Let’s backtrack for perspective
Galatians 3:5-14 (ESV) Does he who supplies the Spirit to you and works miracles among you do so by works of the law, or by hearing with faith-- (6) just as Abraham "believed God, and it was counted to him as righteousness"? (7) Know then that it is those of faith who are the sons of Abraham. (8) And the Scripture, foreseeing that God would justify the Gentiles by faith, preached the gospel beforehand to Abraham, saying, "In you shall all the nations be blessed." (9) So then, those who are of faith are blessed along with Abraham, the man of faith. (10) For all who rely on works of the law are under a curse; for it is written, "Cursed be everyone who does not abide by all things written in the Book of the Law, and do them." (11) Now it is evident that no one is justified before God by the law, for "The righteous shall live by faith." (12) But the law is not of faith, rather "The one who does them shall live by them." (13) Christ redeemed us from the curse of the law by becoming a curse for us--for it is written, "Cursed is everyone who is hanged on a tree"-- (14) so that in Christ Jesus the blessing of Abraham might come to the Gentiles, so that we might receive the promised Spirit through faith.
      In verse five we can see the apostle wrote this to a group of believers who were a bit confused about the law-versus-faith issue.

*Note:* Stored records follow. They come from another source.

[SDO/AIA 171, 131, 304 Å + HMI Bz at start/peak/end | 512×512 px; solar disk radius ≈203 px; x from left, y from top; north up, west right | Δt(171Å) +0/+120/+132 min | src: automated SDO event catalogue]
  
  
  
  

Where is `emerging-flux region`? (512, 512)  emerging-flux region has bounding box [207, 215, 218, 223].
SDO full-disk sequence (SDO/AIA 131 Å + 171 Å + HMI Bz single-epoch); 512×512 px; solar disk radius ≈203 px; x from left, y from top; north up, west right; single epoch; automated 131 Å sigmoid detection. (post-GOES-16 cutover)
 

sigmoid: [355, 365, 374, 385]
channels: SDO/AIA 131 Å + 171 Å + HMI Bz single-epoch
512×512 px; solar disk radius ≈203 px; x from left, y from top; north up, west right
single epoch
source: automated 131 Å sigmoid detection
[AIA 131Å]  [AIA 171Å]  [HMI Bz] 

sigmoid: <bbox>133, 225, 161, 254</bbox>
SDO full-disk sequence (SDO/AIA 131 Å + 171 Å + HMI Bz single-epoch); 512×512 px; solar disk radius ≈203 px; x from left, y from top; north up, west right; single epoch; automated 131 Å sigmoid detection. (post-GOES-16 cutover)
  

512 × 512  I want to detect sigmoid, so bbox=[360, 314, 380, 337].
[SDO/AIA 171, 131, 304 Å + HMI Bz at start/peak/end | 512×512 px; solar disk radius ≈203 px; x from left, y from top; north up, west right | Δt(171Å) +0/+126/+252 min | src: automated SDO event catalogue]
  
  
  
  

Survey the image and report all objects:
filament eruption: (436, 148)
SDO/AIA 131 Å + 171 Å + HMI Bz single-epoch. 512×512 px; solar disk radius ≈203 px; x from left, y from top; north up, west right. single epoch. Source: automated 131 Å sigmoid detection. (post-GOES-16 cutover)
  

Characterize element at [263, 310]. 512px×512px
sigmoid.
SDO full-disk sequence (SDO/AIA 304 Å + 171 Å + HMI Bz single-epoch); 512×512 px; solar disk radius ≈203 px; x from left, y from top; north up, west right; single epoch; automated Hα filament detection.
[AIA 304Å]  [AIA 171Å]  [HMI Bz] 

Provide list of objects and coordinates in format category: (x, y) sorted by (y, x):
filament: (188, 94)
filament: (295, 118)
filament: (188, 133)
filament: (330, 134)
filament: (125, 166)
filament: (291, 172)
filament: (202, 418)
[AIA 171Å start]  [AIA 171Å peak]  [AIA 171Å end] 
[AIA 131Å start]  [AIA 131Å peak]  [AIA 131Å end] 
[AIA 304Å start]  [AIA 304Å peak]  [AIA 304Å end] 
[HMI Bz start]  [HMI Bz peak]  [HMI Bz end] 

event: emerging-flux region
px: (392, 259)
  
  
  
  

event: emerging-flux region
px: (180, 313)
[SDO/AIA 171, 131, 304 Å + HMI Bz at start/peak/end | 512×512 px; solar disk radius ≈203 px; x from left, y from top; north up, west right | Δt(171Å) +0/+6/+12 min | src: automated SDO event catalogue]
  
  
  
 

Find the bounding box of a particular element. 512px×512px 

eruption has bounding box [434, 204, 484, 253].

So we shouldn’t feel slow if we can’t seem to grasp the concept.
      Verse six gives us a role-model for faith. Apostle Paul quoted Genesis 15:6 to establish faith’s part in Abraham’s righteousness before God.
      Verse seven takes the idea one step further. The author establishes our identity as “sons of Abraham,” or honorary Hebrews, through faith.
      Verse eight takes a flying leap, at least where the Jews are concerned. He uses Genesis 12:3 as the basis for his claim that all peoples, not just God’s chosen Hebrews, are qualified for justification by faith.
      As verse nine just restates that fact, let’s jump to verse ten, where he wades into even deeper water. Here he slaps the religious Jews—and all who depend on the law for justification—sharply on their pride, by openly declaring they are under a curse because they can’t keep the whole law.
      Verse eleven brings in another Old Testament passage, Habakkuk 2:4, and yes, there was such a prophet. Using that passage, Paul says the fact that the law cannot justify anyone is evident, meaning anyone who has half a brain should see it.
      Verse twelve pushes the two-edged sword even deeper, with a quote from Leviticus 18:5. Now we see that “the law is not of faith,” explaining why those who lived by the law could never be fully justified by it.
      Till now, Paul has talked a lot about faith, but he wasn’t specific as to that faith’s object. With verse thirteen he ties up that loose end by saying plainly, “Christ redeemed us from the curse of the law, having become a curse for us.” (Deuteronomy 21:23) What a powerful declaration!
      Verse fourteen continues that thought, tying up the faith-gift of God with a beautiful bow.
      So, to answer the title question, we are good when we live as God originally intended.